Government intervention becomes lifeline to poultry farm
WITH South Africa currently experiencing untimely power outages that are attributed to dilapidated electrical infrastructure, many businesses whose operations customarily depend on the availability of electricity have either had to close or suspend sections of their operations to avoid wastage.
It is no doubt that technological developments have come in handy in the improvement of quantity and quality of production; and the agricultural sector which is crucial to both the country’s economy and livelihoods of citizens is one of the key beneficiaries to these advancements.
However, since the dawn of power shedding by the country’s power utility, the sector has suffered immensely with the less equipped developing farmers being the ones who feel the brunt the most.
Pilisa Fadana who runs a poultry farm in Haga Haga where she breeds chicken from electrical incubators to fully grown chicken that she sells to both formal and informal market in the Buffalo City Metro is back on full swing with a renewed hope after her business nearly closed down.
Fadana orders fertile eggs from a Johannesburg-based hatchery and incubates them in her Mhlelisa Farm. In the farm she rears broilers, boschveld, orpington and different breeds of layers.
Her business was on a brink of closure when she was hard-hit by power outages that saw her suspending the chicken hatchery services of her enterprise. But the Department of Rural Development and Agrarian Reform has since given Mhlelisa Farm a lifeline through its Covid-19 relief fund which Fadana used to purchase 230V (5.5 kW) generator that feeds power to both her incubators and six chicken houses.
“Incubators always need to be powered when there are eggs inside and a 5-minute outage can be catastrophic. As much as I can’t remember the loss in figures, but I suffered severely when load shedding was implemented because we’d go two to four hours without electricity. The eggs would be spoiled even the chicks that have just hatched would die from cold while the few that survived wouldn’t grow at the expected rate,” said Fadana.
Fadana further used the disaster relief to reinforce security measures in her farm like CCTV cameras, feed milling machine, razor wire and used the remaining to buy feed.
“Almost all the production machinery in the farm uses electricity –from the borehole that we use for water to incubators, including lighting and heaters in our chicken structures,” she said.
The 54-year-old who hails from Ngcobo ventured into farming on a state-leased farm in 2011 following a horrific car accident in 2009 that kicked her out of her job where she was hired as a banker.
But thanks to her experience in subsistence farming, Fadana had to learn the ropes of the industry and trade at a commercial scale.

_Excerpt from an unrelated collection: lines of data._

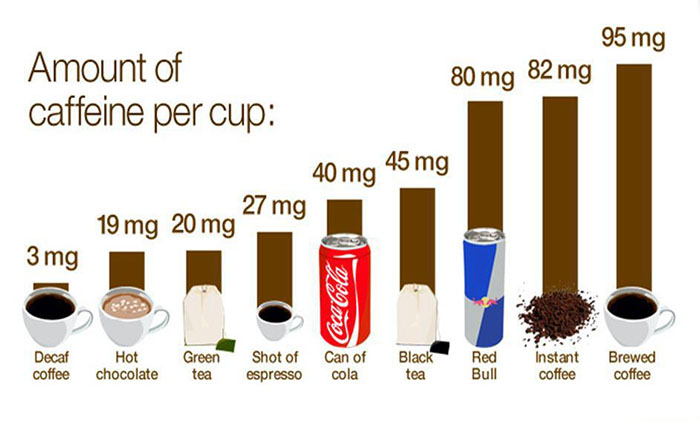 how much caffeine is in some of your favourite drinks. Black Bedroom Furniture Sets. Home Design Ideas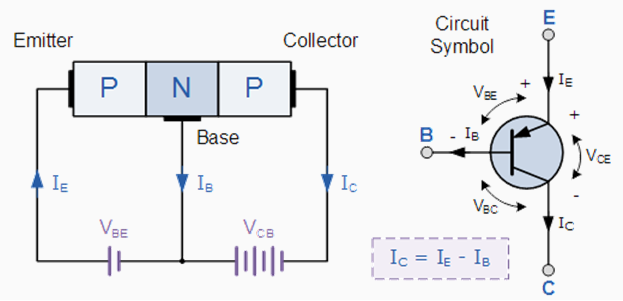 Pnp transistor note arrow defines the emitter and conventional current flow in for a pnp transistor ccuart Images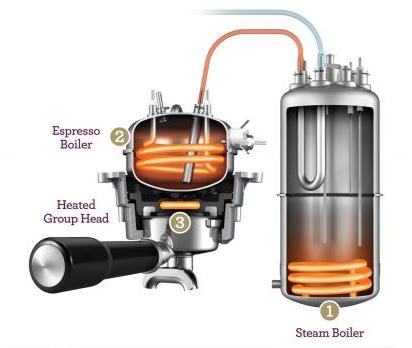 Image showing Breville Dual Boiler triple heat system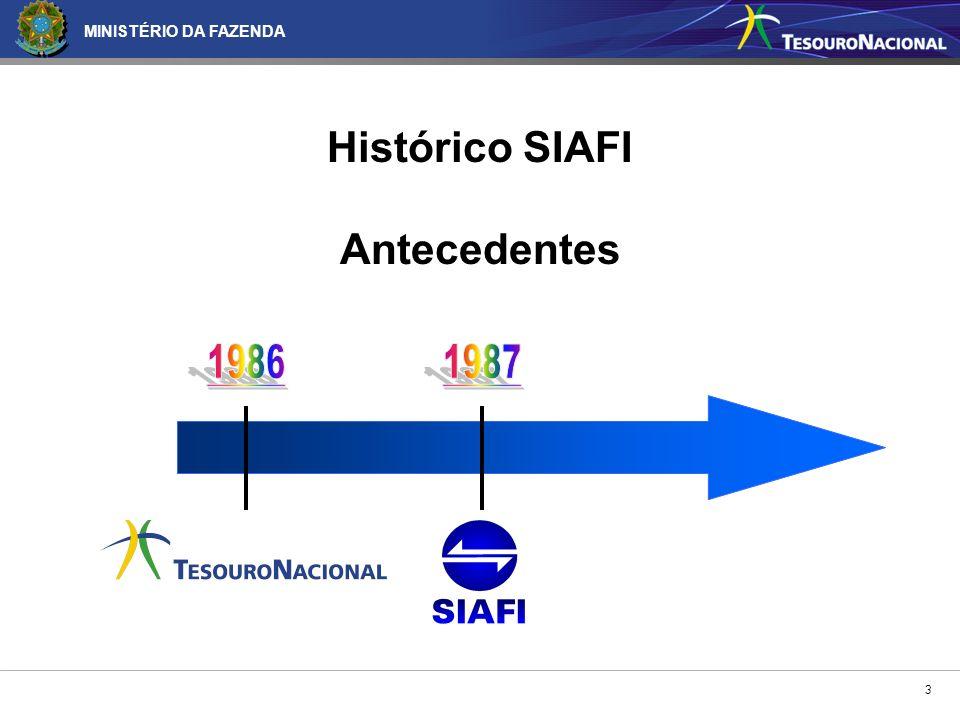 Histórico SIAFI Antecedentes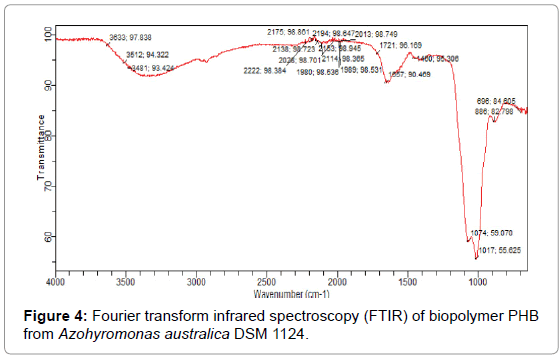 microbial-biochemical-technology-infrared-spectroscopy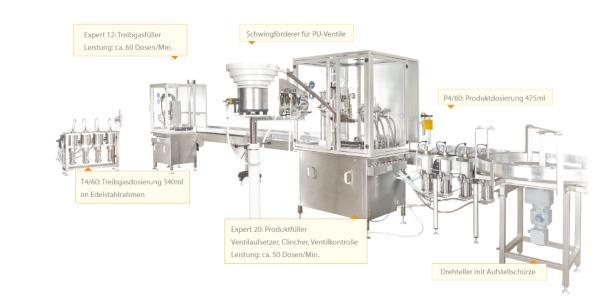 Vollautomatische Maschinen und Anlagen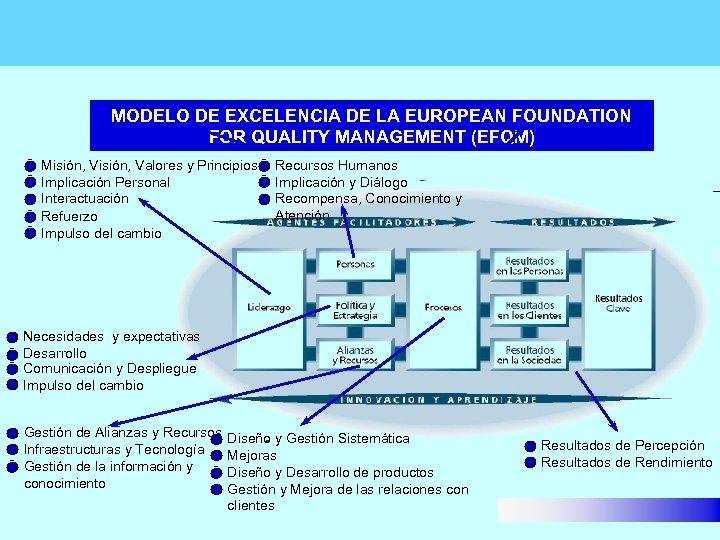 MODELO DE EXCELENCIA DE LA EUROPEAN FOUNDATION FOR QUALITY MANAGEMENT (EFQM) Misión, Valores y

With only sheer determination and maternal instincts, she rose to bigger stages and bagged awards in the categories of both emerging farmer and subsistence farmer.

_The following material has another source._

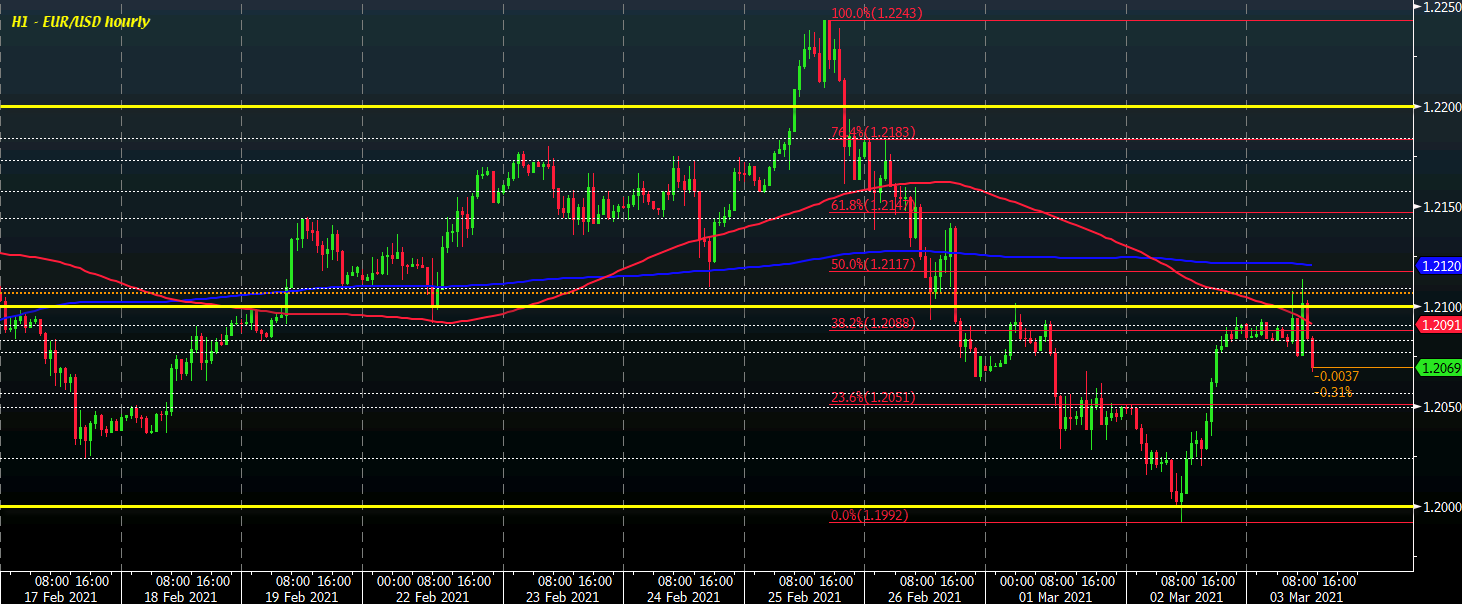 Photo of Dollar climbs further ahead of North American trade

“Being honoured is motivating. It’s a way of saying ‘we see you. And you are on the right track’. Receiving the awards pushed me to work even harder on myself. But being a mother who has nurtured babies into adults has also helped me in the caring of my livestock,” she added.
To this day Fadana is just inches away from clinching life-changing deals of supplying one of the country’s biggest chain stores –a development which she couldn’t dwell much on due to contractual matters.

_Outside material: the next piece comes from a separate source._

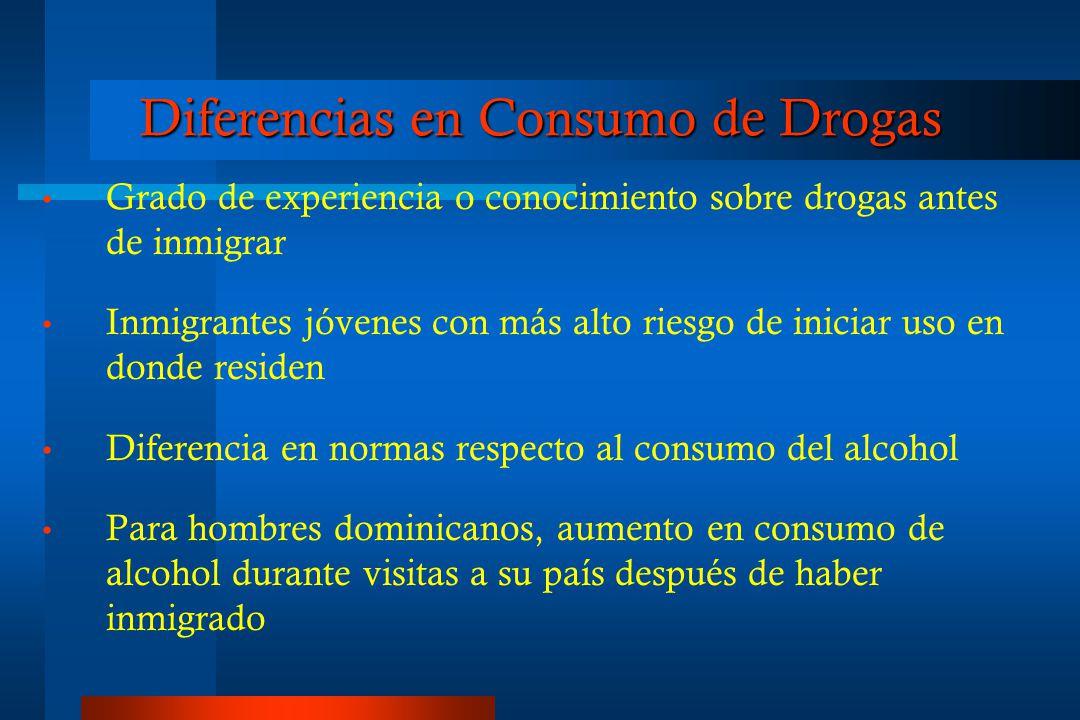 Diferencias en Consumo de Drogas Grado de experiencia o conocimiento sobre drogas antes de inmigrar Inmigrantes jóvenes con más alto riesgo de iniciar uso en donde residen Diferencia en normas respecto al consumo del alcohol Para hombres dominicanos, aumento en consumo de alcohol durante visitas a su país después de haber inmigrado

“The support I have been receiving from the department has brought in consistency in my business as far as production is concerned because now I am never out of stock. I am currently working on adding more chicken structures so I can be able to meet all the demands of the market. I have also managed to negotiate deals to supply some international businesses that are located in East London but the deal is on its infant stages and we are yet to sign on the dotted line,” said Fadana.
The family-run business employs four workers on a permanent basis but with expansion on the cards, Fadana foresees more opportunities.